- Task requirements -
A. From the blog post about the Our Mythical Childhood event, reproduce the passage between "Here’s a written-up" and "seems most fit.", inclusive, word for word.
B. According to the blog post about the Our Mythical Childhood event, what anniversary did ERC Week mark?

- Supplied text -

-------------------------

Here’s a written-up version of the text I presented
yesterday at a special event. Along with my colleagues Sonya Nevin and Katerina
Volioti, I introduced the Our Mythical Childhood project in Roehampton's Adam Room whose chimneypiece I have many-times referenced in this blog of late. This event formed part of a series of events for the project helping to celebrate ERC Week
on the occasion of the tenth anniversary of the founding of the European Research
Council. I'm awaiting photos of the event, which was also recorded. And I've also sent an evaluation form around those who booked. I'll add to and supplement this posting with these materials as seems most fit.

-------------------------

- Recorded data -
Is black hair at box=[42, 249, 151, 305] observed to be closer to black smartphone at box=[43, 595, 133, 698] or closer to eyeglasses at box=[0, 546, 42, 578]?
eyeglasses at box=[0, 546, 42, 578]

-------------------------

- Results for the exercise -
A.
Here’s a written-up version of the text I presented
yesterday at a special event. Along with my colleagues Sonya Nevin and Katerina
Volioti, I introduced the Our Mythical Childhood project in Roehampton's Adam Room whose chimneypiece I have many-times referenced in this blog of late. This event formed part of a series of events for the project helping to celebrate ERC Week
on the occasion of the tenth anniversary of the founding of the European Research
Council. I'm awaiting photos of the event, which was also recorded. And I've also sent an evaluation form around those who booked. I'll add to and supplement this posting with these materials as seems most fit.

B. The tenth anniversary of the founding of the European Research Council.